Si l’infographie ci-dessus ne s’affiche pas, cliquez ici.
Le design – entre lassitude visuelle et frein à l’innovation
Prenons l’exemple de la note en design pour débuter et expliquer notre point de vue. Nous attribuons au premier iPhone SE (2016), une note de 8/10. À l’époque, le design de l’iPhone 5S, sorti en 2013 et retenu pour le premier SE (4 pouces) faisait encore bonne figure dans une offre composée d’iPhone 6S et 6S Plus, doté de dalle de 4,7 et 5,5 pouces.
En 2020, l’iPhone SE 2 adopte un autre design plus récent, celui de l’iPhone 8, sorti en 2017. Sauf que, entre temps, Apple a introduit avec son iPhone X un nouveau design et une nouvelle technologie, Face ID, qui libère beaucoup de place sur la façade avant, offrant davantage d’espace à l’écran. La note de design baisse donc, car en plus du design visuel, le design fonctionnel commence à vieillir.
On arrive ensuite en 2022, Apple maintient le design de l’iPhone SE 2, qui date officiellement de 2017 et de l’iPhone 8, mais remonte dans les faits à l’iPhone 6, et donc 2014… Huit ans pour un design, c’est long, surtout quand tout le reste du marché, y compris les iPhone, sont passés à autre chose.
Alors que les designs bord à bord se multiplient, une ultime goutte d’eau vient justifier notre 3/10, l’arrivée de l’iPhone mini, plus compact et pourtant doté d’un écran plus grand – et de meilleure qualité.
L’innovation, tout miser sur le puce ?
A chaque génération d’iPhone SE, Apple a intégré ce qu’il proposait alors de mieux en matière de SoC : l’A9, l’A13 Bionic, et enfin l’A15 Bionic. Une très bonne chose qui lui permet à chaque fois d’établir un seuil technique « bas » élevé pour toute sa gamme.
Néanmoins, cette année, l’A15 Bionic semble un peu étouffer dans ce boîtier minuscule, derrière cet écran trop petit.
Le SoC n’arrive pas à doper l’autonomie de l’appareil autant qu’il le fait sur les autres modèles qui l’équipent. La faute à une batterie trop petite, sans doute.
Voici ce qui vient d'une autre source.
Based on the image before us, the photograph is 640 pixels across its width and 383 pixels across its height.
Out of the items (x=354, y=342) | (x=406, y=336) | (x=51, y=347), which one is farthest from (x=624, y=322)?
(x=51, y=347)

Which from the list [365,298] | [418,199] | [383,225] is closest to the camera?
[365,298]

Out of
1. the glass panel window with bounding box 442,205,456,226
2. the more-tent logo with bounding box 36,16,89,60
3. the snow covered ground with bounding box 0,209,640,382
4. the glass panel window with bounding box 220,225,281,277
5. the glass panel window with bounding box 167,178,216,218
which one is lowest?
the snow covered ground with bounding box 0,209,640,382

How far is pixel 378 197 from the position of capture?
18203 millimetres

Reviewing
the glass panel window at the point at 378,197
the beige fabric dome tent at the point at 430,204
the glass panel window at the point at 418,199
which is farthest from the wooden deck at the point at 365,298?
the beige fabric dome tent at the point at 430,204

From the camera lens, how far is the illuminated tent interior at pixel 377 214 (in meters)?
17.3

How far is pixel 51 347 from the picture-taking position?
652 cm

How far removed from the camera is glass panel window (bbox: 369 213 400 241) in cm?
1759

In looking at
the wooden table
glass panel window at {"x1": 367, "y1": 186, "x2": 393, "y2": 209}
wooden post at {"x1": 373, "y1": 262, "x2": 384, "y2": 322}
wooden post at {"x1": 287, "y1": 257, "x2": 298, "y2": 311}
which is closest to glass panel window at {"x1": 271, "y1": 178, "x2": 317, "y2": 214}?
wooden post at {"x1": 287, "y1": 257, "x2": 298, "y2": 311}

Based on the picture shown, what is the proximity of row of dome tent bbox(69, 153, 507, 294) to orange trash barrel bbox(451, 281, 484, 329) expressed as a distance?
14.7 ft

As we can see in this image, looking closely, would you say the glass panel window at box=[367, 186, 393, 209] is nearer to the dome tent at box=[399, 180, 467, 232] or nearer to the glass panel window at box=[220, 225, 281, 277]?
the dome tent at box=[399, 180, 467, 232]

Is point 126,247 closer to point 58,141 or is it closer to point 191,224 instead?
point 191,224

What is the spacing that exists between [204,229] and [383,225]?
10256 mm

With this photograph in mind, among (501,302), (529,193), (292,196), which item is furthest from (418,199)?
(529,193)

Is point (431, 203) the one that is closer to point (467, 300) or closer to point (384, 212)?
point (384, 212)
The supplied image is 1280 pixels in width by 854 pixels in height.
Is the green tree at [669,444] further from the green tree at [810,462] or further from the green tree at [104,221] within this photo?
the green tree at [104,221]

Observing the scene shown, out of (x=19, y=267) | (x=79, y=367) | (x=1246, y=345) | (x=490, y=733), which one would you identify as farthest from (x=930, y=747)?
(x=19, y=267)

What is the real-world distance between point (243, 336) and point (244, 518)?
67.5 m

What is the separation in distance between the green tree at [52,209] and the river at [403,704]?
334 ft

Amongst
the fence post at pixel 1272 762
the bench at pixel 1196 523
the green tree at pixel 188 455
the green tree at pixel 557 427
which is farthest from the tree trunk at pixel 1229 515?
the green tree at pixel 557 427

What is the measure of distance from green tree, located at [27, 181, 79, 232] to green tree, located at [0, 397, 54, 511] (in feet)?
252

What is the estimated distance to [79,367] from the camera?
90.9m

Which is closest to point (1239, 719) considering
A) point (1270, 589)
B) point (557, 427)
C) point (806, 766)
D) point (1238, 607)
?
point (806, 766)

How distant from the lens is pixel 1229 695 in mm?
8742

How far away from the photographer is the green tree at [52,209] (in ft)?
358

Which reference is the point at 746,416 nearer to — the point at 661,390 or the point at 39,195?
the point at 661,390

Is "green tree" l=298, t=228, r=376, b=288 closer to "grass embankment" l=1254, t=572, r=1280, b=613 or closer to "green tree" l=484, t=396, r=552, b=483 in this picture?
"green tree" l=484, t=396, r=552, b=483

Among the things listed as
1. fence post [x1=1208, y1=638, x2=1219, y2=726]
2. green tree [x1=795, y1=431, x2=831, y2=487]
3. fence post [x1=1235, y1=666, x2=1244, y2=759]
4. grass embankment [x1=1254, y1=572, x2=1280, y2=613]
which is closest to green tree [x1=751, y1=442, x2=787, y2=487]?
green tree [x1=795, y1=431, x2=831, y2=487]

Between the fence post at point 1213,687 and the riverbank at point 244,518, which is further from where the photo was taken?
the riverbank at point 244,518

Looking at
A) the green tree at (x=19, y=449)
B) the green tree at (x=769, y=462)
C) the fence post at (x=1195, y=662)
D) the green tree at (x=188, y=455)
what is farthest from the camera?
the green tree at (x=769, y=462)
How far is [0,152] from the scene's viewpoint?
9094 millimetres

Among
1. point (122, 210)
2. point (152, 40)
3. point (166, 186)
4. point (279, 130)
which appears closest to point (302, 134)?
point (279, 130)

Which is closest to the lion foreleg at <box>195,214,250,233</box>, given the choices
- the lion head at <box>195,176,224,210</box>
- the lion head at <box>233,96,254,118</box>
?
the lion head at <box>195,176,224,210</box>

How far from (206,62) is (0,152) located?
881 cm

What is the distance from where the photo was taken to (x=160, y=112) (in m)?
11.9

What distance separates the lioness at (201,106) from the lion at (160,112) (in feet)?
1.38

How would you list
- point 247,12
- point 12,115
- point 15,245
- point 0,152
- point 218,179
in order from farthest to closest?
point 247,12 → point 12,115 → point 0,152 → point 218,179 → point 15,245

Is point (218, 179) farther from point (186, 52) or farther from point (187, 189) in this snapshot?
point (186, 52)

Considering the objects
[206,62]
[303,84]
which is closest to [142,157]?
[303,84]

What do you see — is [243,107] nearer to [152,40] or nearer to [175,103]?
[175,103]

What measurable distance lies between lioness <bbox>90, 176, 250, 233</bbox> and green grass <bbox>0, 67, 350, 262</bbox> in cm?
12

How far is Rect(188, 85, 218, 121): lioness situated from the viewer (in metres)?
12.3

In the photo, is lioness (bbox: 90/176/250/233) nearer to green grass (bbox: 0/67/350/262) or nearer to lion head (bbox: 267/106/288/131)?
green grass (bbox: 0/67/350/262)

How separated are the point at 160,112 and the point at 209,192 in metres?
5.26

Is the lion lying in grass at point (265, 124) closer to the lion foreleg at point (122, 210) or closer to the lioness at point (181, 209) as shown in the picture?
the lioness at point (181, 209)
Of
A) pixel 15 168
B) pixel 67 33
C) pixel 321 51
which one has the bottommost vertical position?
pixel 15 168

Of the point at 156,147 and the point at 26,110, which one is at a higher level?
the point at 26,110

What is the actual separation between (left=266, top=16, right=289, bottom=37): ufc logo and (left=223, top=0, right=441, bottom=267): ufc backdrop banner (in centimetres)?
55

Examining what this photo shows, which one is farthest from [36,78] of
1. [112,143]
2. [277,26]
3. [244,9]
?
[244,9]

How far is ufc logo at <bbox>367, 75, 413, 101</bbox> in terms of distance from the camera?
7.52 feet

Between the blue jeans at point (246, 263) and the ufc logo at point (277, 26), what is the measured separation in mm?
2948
Du côté de la photo, le seul module caméra arrière est bien trop limité pour permettre de proposer une partition photo digne d’un iPhone en 2022. D’autant qu’on touche là à un problème répandu selon nous sur toute la gamme. En photo, Apple, qui a été le roi, ne l’est plus depuis bien longtemps. S’il progresse et continue à offrir une expérience de qualité, il lui faudrait mettre les bouchées doubles et proposer bien davantage (capteurs plus grands, plus grande variété focale, meilleur traitement numérique, etc.).
Pour en revenir à l’innovation, l’iPhone SE de troisième génération joue bien trop la carte de la temporisation et du recyclage technique, excepté sa puce, pour que cette dernière arrive à le sauver.
Le statut, le déclassement permanent
Dire que l’iPhone est un smartphone statutaire, ce n’est pas seulement dire qu’il en jette parce qu’il est plus cher et que cela prouve qu’on est assez riche pour se le payer. Le statut est aussi lié à l’image véhiculée par Apple en général et par l’appareil en particulier.
L’iPhone SE est le smartphone « abordable » d’Apple, ce n’est donc pas lui qu’on sort de sa poche pour flamber. C’est l’iPhone de raison, en quelque sorte. En 2016, il bénéficie de l’attrait de la nouveauté, d’un design encore assez frais, ou en tout cas proche de l’ensemble de la gamme.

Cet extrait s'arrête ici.